▶ TASK INSTRUCTIONS:
The response should be the records below, repeated exactly, with each picture left out.

*** SUPPLIED RECORDS ***

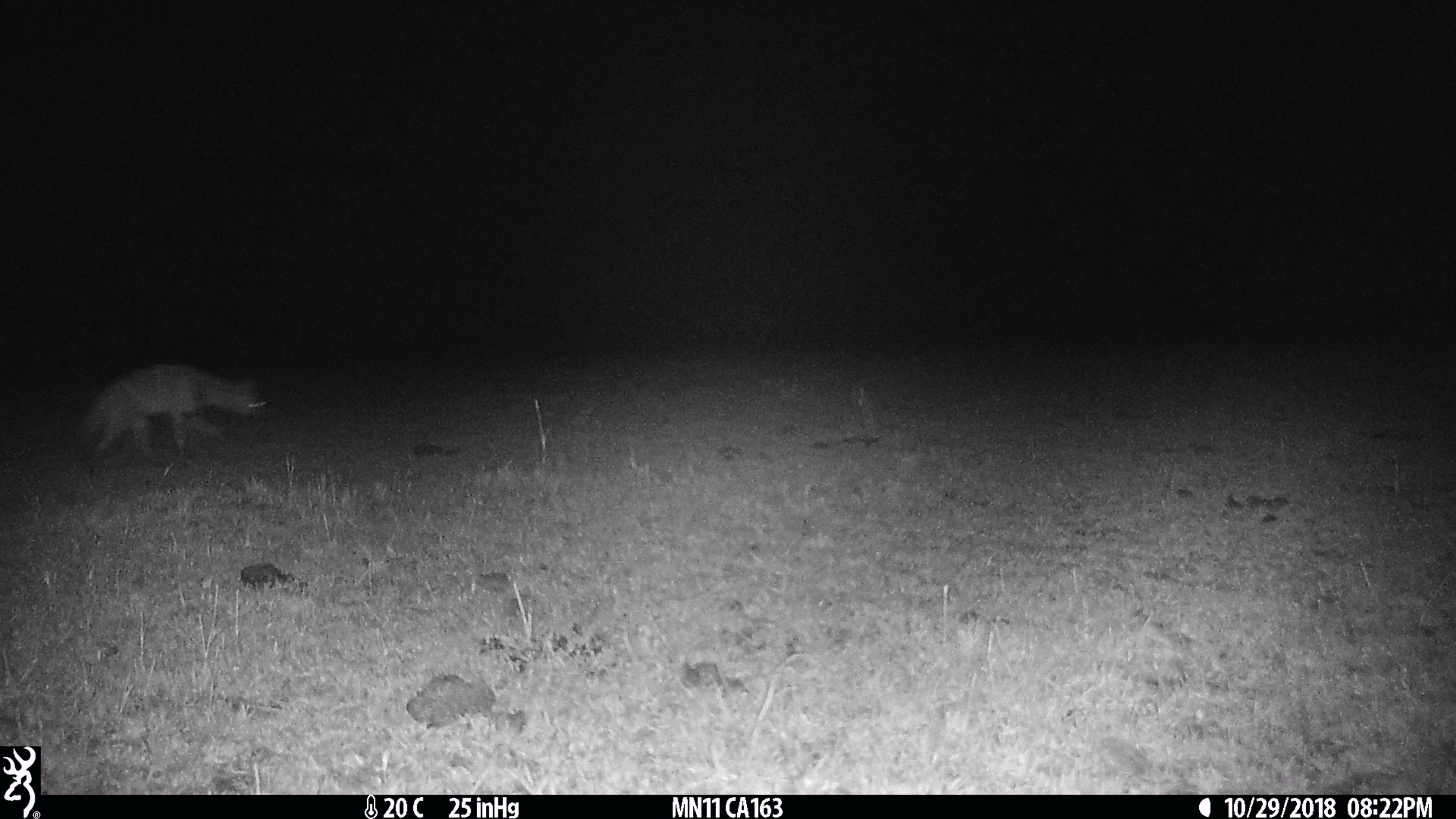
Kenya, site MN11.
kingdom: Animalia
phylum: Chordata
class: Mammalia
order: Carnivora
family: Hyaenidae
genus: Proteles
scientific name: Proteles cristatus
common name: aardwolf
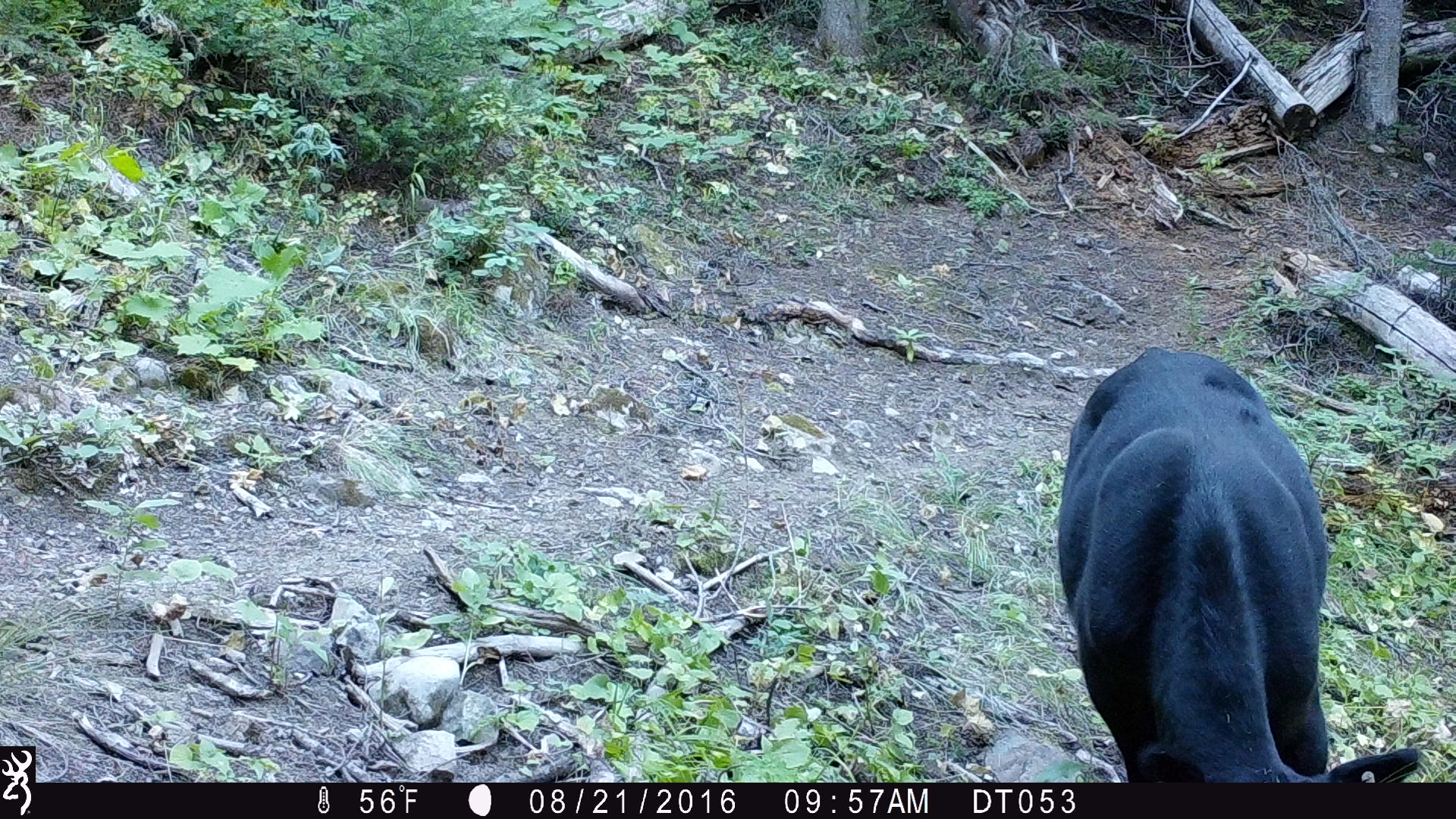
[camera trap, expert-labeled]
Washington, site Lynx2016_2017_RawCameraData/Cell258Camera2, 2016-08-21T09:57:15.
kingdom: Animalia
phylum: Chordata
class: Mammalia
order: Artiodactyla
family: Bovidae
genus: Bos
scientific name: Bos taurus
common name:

*** End of SUPPLIED RECORDS ***

▶ TASK ANSWER:
Kenya, site MN11.
kingdom: Animalia
phylum: Chordata
class: Mammalia
order: Carnivora
family: Hyaenidae
genus: Proteles
scientific name: Proteles cristatus
common name: aardwolf
[camera trap, expert-labeled]
Washington, site Lynx2016_2017_RawCameraData/Cell258Camera2, 2016-08-21T09:57:15.
kingdom: Animalia
phylum: Chordata
class: Mammalia
order: Artiodactyla
family: Bovidae
genus: Bos
scientific name: Bos taurus
common name:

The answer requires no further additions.